Şehir hayatında kuraklık ve sıcaklığın etkileri daha belirgin bir şekilde yaşanmaktadır. Doğal bitki örtüsünün bulunmadığı alanlarda, sıcaklık oranlarında artış gözlemlenmektedir. Şehir yaşamında, cilt kanseri olma riski daha yüksektir.

“Güneş yanığı, özellikle de çocukluk çağında yaşanan güneş yanığı, ilerleyen yıllarda gelişecek deri kanseri için en önemli risklerden biri olarak tanımlanmıştır.” (*)

Eğer birkaç defa aşırı derecede güneş yanığına maruz kalınmışsa sonraki yanıklarda cilt kanseri olma ihtimali artmaktadır.

Raporlardaki rakamlar, belirgin bir şekilde cilt kanseri vakalarının arttığını göstermektedir. Bu durumun ölümcül sonuçları doğurma tehlikesi vardır.

KURAKLIK YAVAŞ HAREKET EDER AMA ETKİSİ KALICIDIR

T.C Sağlık Bakanlığı - Halk Sağlığı Genel Müdürlüğü’nün yaptığı araştırmada: “Son 20 yılda deri kanseri görülme sıklığında gözle görülür artış olduğu sürekli vurgulanmaktadır. Beş kişiden birinde 70 yaşına kadar en az bir deri kanseri gelişeceği düşünülmektedir. Deri kanserlerindeki bu artış ozon tabakasındaki incelme nedeniyle atmosferin güneş ışığını filtreleme görevindeki azalma ve bu nedenle daha fazla ultraviyole radyasyonunun yeryüzüne ulaşması ile ilişkilendirilmektedir.” (*)

Kuraklığa neden olan başlıca sebepler: İklim değişikliği ve yağış miktarının azalması, insan aktivitelerinin doğaya zarar vermesi, yanlış sulama uygulamaları, su kaynaklarının aşırı kullanılması ve yanlış yönetilmesi, çevre kirliliği ve birbirini tetikleyen doğal olaylardır. Dolayısıyla, çevre koşullarını etkileyen insan faaliyetlerinin, bireylerin yaşam kalitesi üzerinde belirgin bir etkisi bulunmaktadır.
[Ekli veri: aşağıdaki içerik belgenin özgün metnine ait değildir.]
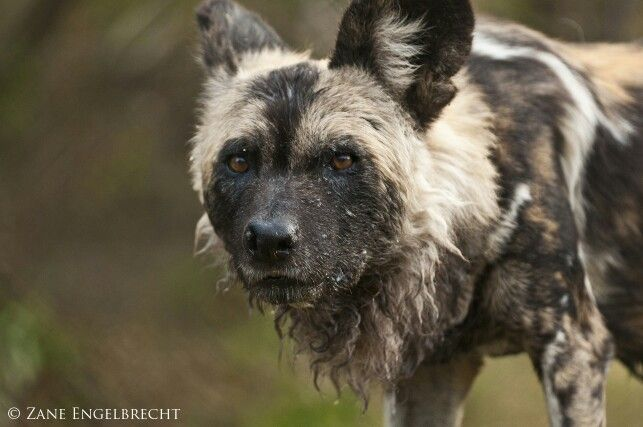 The beautiful yet highly endangered Wild dog taken in South Africa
Su kaynaklarının azalması, insanlar, hayvanlar ve ekosistem için büyük bir tehdittir. Ve hepsi birbiri ile ilişkilidir. Zincirdeki halkaların zarar görmesi insan yaşamını ve sağlığını olumsuz etkilemektedir. Toprağın veriminin düşmesi biyoçeşitlilik kaybına ve bir yandan da gıda fiyatlarının artışına neden olmaktadır. Suyun azalması veya kirlenmesi kanser başta olmak üzere birçok hastalığa sebep olmaktadır. Bu durumlar ruh ve beden sağlığını doğrudan etkilemektedir.
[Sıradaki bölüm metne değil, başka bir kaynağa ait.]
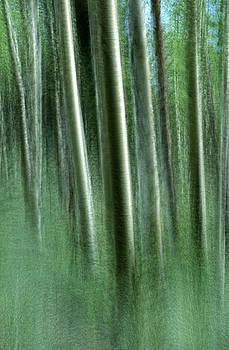 Aspen Dreams by Nancy Myer
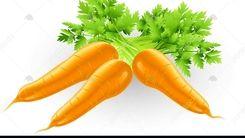 دلیل عجیب گرانی قیمت هویج + فیلم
Su tasarrufu ve verimliliğini sağlamak, yağmur suyunun kullanımı ile ilgili daha işlevsel çözümler bulmak, doğru bir tarım politikası sürdürülebilmesi için eğitim ve bilinçlendirme çalışmaları yapmak, verimli sulama teknolojilerinin geliştirmek kuraklığı önlemek için alınması gereken tedbirlerdir.